Step three: load C has the maximum starting voltage sag, u in four loads max =max[u drop1 ,u drop2 ,u drop3 ,u drop4 ]=8.61V。
Step four: the start-up threshold is calculated according to equation (3). k (k) r 1 el 1.2, setting the obtained starting threshold U set =10.33V。
S2: calculating the waveform similarity between the load end voltage waveform and the standard sine wave when the load of the asynchronous motor with the maximum possible capacity is connected, and determining a detection threshold H by combining the fault discrimination reliability coefficient set . The specific implementation process is as follows:
step one: when the load of the 7.5kW asynchronous motor is connected, a sampling array u= [ u ] of the load end voltage of the asynchronous motor is recorded 1 ,u 2 ,…,u n ],n=200, and recording the voltage maximum value u in the voltage array peak =max[u 1 ,u 2 ,…,u n ]=292.9V。
Step two: from the sampled voltage maximum u mag Generating a magnitude u mag The steps are as follows:
the first step: the sampling frequency f=10 kHz is determined, from which the sampling period ts=1/f=0.1 ms is calculated.
And a second step of: a discrete time sequence T of a period of time t=0.02 s is generated, where the initial value of T is 0 and the step size is 0.1ms of the sampling period. The generation results in a time series t= [0, ts,2 x Ts, (N-1) x Ts ], with a total length of N starting from 0, where n=200.
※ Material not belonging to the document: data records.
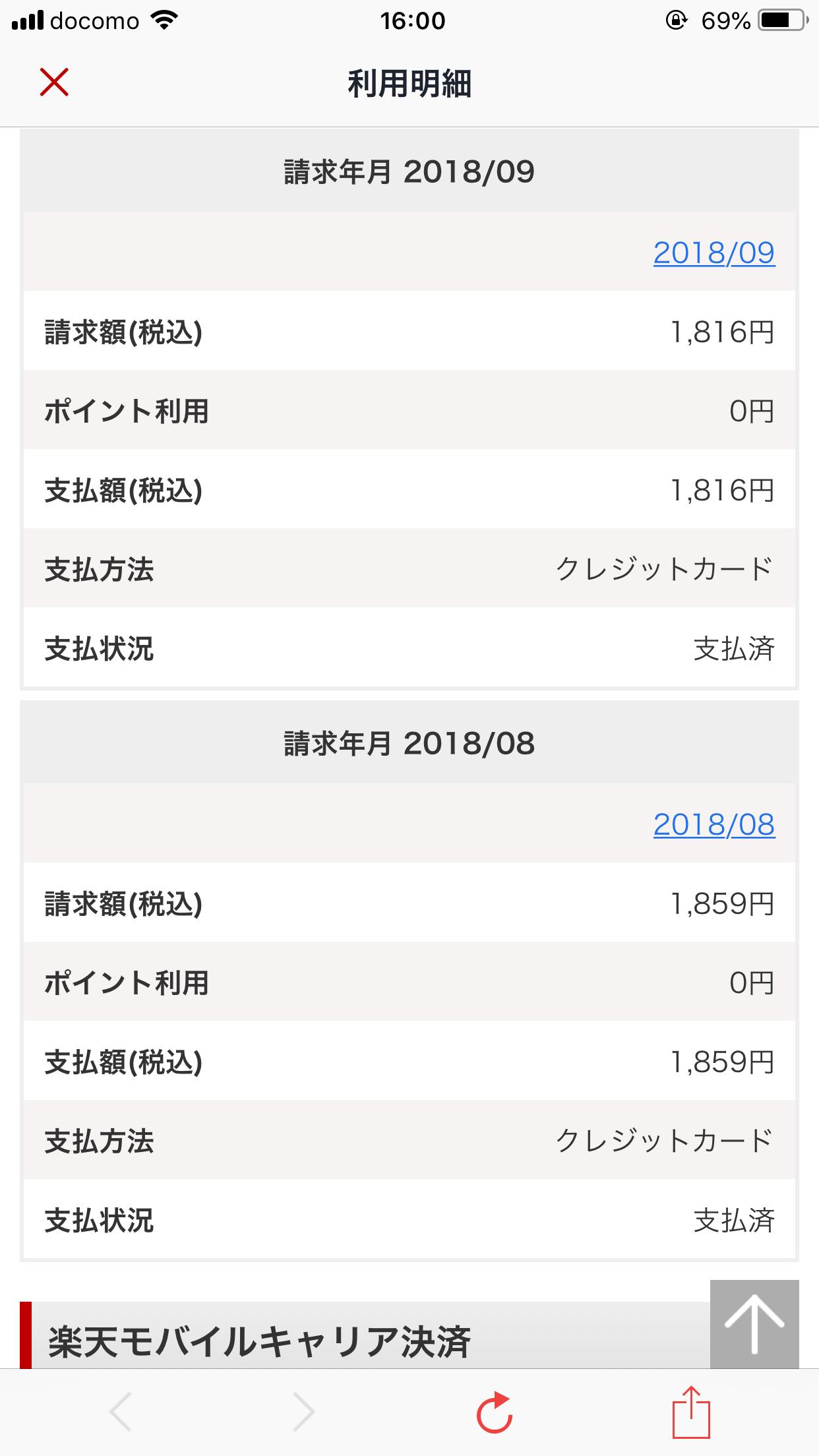 利用明細(2018/08〜2018/09)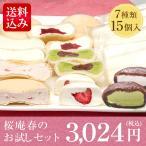 桜庵の春のお試しアイスクリームセット 2017【6種・15個入り】【送料込】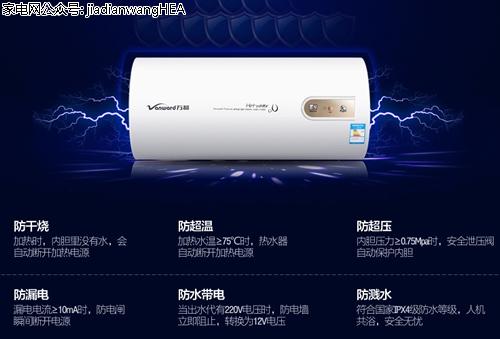 万和遥控电热水器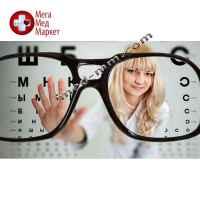 Купить Офтальмологическое оборудование
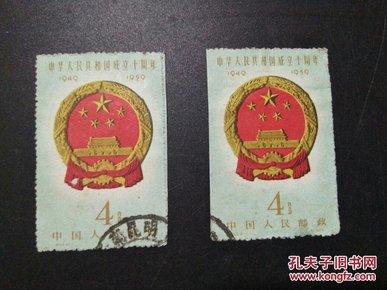 纪68/4-1/二枚4分面值信销旧票合售(中华人民共和国成立十周年)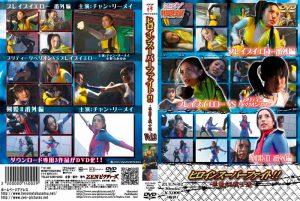 ZULN-02 Heroine Super-Fight Vol.02 Ayumi Onodera
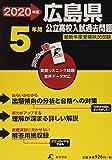 広島県 公立高校入試過去問題 2020年度版《過去5年分収録》英語リスニング問題音声データダウンロード付 (Z34)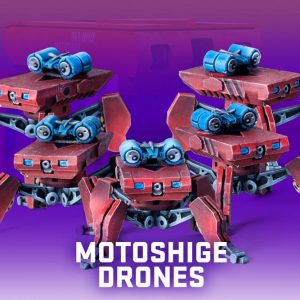 Motoshige Drones*5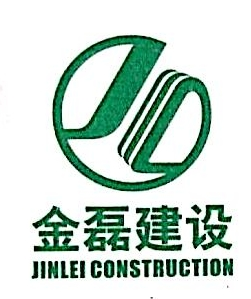 浙江金磊建设工程有限公司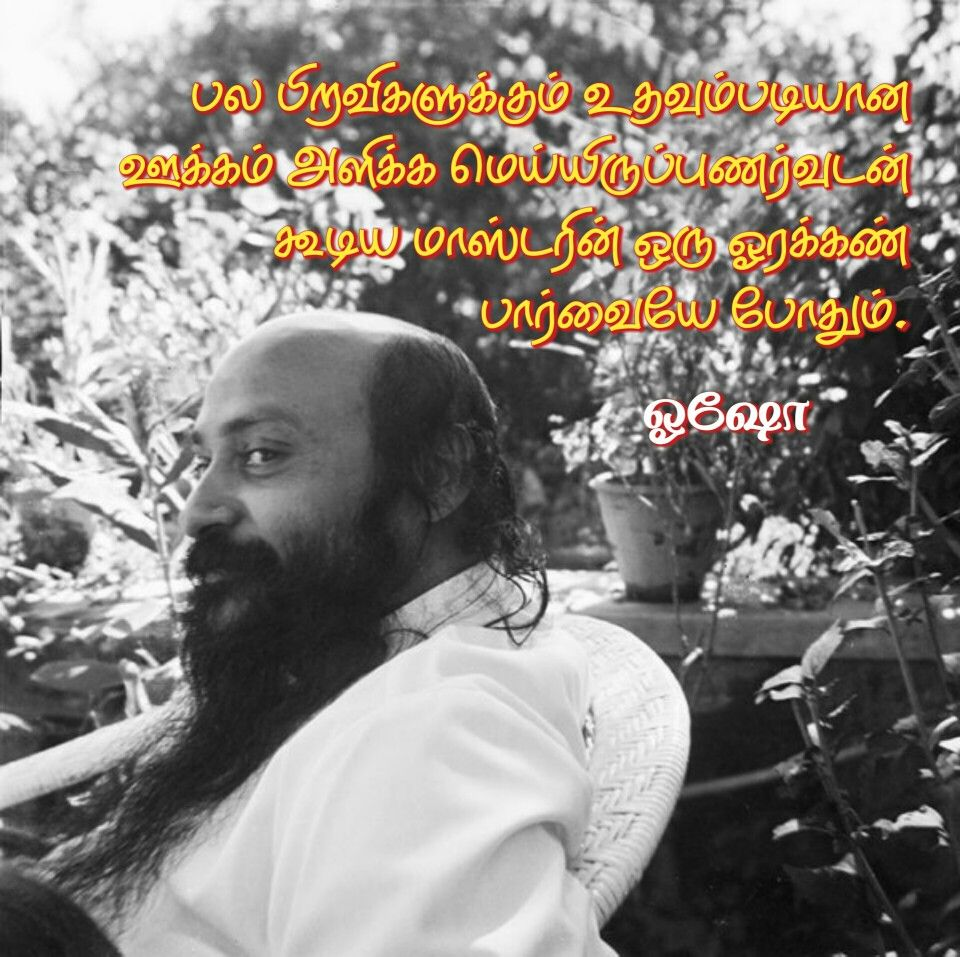 Pin by Osho tamil on osho tamil quotes Inspirational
And a third step of: for each time point t in the time series i Calculating the value y of the standard sine wave at the time point i =292.9sin(2*π*50*t i ) Thereby obtaining a discrete standard sine wave numerical sequence y= [ y ] 1 ,y 2 ,…,y n ],n=200。
Step three: the data window length of 0.1T is used as data input for calculating the Hausdorff distance of the waveform similarity, wherein T is a power frequency period, so that 10 Hausdorff distance calculated values can be obtained in one power frequency period to form a Hausdorff distance sequence H= [ H ] 1 ,H 2 ,…,H 10 ]。
Step four: calculating the Hausdorff distance series H= [ H ] 1 ,H 2 ,…,H 10 ]Maximum value of internal element, H max =4.81, as shown in fig. 4,taking 2, detecting threshold +.>
Example 2: before a fault, the distribution line normally operates with an electric heater load; at 0.06s, line l 1 A series arc fault occurs.
The implementation of S1 and S2 is the same as in example 1, whereby the start-up threshold U will be determined set =10.33V, detection threshold
S3: sampling and calculating the effective value of the voltage of the single-phase load end in real time, and calculating the difference value of the effective values of the voltage of the load end in the current period and the last period to obtain a voltage sag value u drop (t) according to the voltage sag value u drop (t) and a start threshold U set And comparing to judge whether the fault arc detection is started or not. The specific implementation process is as follows:
step one: sampling the voltage of a single-phase load terminal in real time at a sampling rate of 1kHz, calculating the effective value of the voltage of the primary terminal in real time when the sampling of each power frequency period is finished, and simultaneously calculating the difference value of the effective values of the voltage of the load terminal in the current period and the load terminal in the previous period according to the similar method of S1 to obtain a voltage sag value u drop (t)=23.8V。
Step two: u (u) drop (t)>U set And detecting start-up.
Step three: after fault arc detection is started, the voltage of the load end is sampled, the sampling rate is 10kHz, the sampling data storage window length is the next power frequency period after detection is started, and therefore a load end voltage sampling array u is obtained arc =[u 1 ,u 2 ,…,u n ]N=200, and records the voltage maximum u in the voltage array peak =max[u 1 ,u 2 ,…,u n ]=276.63V。
S4: from the sampled voltage maximum u peak = 276.63V, the amplitude u is generated according to the similar procedure to the generation of standard sine wave peak And calculates Hausdorff distance H between the load side fault voltage and the standard sine wave according to a similar method to the Hausdorff distance calculation described above, as shown in fig. 5.
S5: according to the calculation result of S4, H max =56.35>H set The arc fault is determined to occur and is connected with the line l 1 The actual situation of the occurrence of the series arc fault is consistent, and the detection result is accurate.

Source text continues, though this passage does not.